(YOUR OBJECTIVE): Output, character for character, the part of the rows below that begins with the line containing "Which of (x=46, y=373)" and continues through the end of the rows, including both ends and nothing else.

(Excerpts from spatial question data)
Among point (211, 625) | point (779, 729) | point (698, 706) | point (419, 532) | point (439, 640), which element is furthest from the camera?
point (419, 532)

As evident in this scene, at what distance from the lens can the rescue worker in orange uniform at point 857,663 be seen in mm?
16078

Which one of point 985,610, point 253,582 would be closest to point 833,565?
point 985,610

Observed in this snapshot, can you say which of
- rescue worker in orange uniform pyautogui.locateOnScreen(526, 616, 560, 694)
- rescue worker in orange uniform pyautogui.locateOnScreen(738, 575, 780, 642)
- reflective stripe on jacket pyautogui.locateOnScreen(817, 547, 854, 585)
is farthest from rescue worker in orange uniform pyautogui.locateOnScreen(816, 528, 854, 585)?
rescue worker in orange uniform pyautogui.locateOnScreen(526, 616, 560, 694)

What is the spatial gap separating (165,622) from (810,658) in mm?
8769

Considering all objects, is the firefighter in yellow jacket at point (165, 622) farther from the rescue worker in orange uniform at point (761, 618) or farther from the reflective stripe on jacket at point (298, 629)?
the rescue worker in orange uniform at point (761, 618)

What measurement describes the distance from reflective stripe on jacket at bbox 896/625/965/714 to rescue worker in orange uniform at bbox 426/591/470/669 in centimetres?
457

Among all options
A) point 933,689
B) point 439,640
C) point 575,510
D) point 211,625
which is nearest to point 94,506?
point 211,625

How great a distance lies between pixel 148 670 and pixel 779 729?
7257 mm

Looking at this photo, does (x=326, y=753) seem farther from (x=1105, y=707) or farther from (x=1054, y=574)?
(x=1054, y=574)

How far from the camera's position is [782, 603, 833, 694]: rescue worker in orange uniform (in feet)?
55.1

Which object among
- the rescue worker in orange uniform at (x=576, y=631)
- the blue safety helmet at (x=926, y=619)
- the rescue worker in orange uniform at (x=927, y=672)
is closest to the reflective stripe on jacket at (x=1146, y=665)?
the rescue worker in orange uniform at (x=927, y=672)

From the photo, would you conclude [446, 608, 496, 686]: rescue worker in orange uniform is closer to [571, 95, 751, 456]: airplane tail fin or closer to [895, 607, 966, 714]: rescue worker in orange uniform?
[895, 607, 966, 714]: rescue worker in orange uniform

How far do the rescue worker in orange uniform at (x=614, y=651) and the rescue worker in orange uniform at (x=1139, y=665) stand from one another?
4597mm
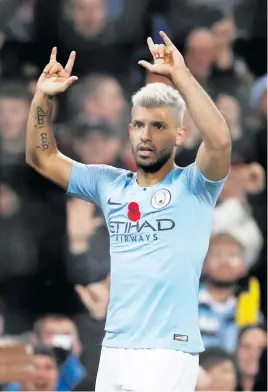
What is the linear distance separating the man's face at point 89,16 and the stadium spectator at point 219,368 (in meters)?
2.31

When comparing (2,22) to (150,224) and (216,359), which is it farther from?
(150,224)

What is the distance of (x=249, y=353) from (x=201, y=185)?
96.6 inches

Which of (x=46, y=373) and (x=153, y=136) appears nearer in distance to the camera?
(x=153, y=136)

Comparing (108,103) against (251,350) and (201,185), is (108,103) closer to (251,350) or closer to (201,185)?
(251,350)

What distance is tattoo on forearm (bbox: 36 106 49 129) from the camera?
2920 millimetres

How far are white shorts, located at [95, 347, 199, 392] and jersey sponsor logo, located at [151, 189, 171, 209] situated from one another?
1.62ft

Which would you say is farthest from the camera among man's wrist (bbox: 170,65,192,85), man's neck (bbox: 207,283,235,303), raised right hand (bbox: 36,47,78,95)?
man's neck (bbox: 207,283,235,303)

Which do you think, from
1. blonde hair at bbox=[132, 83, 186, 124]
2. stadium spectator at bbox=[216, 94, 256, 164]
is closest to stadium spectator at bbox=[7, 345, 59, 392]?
stadium spectator at bbox=[216, 94, 256, 164]

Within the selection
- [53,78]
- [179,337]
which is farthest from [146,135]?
[179,337]

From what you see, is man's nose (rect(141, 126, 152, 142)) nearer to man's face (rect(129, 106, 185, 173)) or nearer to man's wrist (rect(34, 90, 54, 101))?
man's face (rect(129, 106, 185, 173))

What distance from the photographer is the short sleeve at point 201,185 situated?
264cm

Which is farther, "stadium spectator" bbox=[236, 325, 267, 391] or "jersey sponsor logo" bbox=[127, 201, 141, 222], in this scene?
"stadium spectator" bbox=[236, 325, 267, 391]

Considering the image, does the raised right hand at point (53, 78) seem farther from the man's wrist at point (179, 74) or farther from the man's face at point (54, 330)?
the man's face at point (54, 330)

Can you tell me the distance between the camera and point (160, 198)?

(WRITTEN ANSWER):
Which of (x=46, y=373) and (x=153, y=136) appears nearer in distance to the camera?
(x=153, y=136)

Comparing (108,103) against (251,350) and (201,185), is (108,103) closer to (251,350) or closer to (201,185)?
(251,350)

What distance is tattoo on forearm (bbox: 36 106 49 129) from the camera?
2920 millimetres

How far are white shorts, located at [95, 347, 199, 392] and jersey sponsor logo, located at [151, 189, 171, 209] situated from one another?
1.62ft

Which would you say is farthest from the camera among man's wrist (bbox: 170,65,192,85), man's neck (bbox: 207,283,235,303), raised right hand (bbox: 36,47,78,95)?
man's neck (bbox: 207,283,235,303)

Which do you think, from
1. blonde hair at bbox=[132, 83, 186, 124]
2. stadium spectator at bbox=[216, 94, 256, 164]
is closest to stadium spectator at bbox=[7, 345, 59, 392]?
stadium spectator at bbox=[216, 94, 256, 164]

Within the selection
- [53,78]
- [179,337]
which is farthest from [146,135]?
[179,337]

From what you see, is man's nose (rect(141, 126, 152, 142)) nearer to man's face (rect(129, 106, 185, 173)) or nearer to man's wrist (rect(34, 90, 54, 101))?
man's face (rect(129, 106, 185, 173))

What distance from the photographer is the short sleeve at point 201,185 situated?
264cm

Which is farther, "stadium spectator" bbox=[236, 325, 267, 391] or "jersey sponsor logo" bbox=[127, 201, 141, 222], in this scene?
"stadium spectator" bbox=[236, 325, 267, 391]

Considering the image, does the raised right hand at point (53, 78) seem farther from the man's wrist at point (179, 74) or farther from the man's face at point (54, 330)?
the man's face at point (54, 330)

Can you tell me the distance between the camera and point (160, 198)?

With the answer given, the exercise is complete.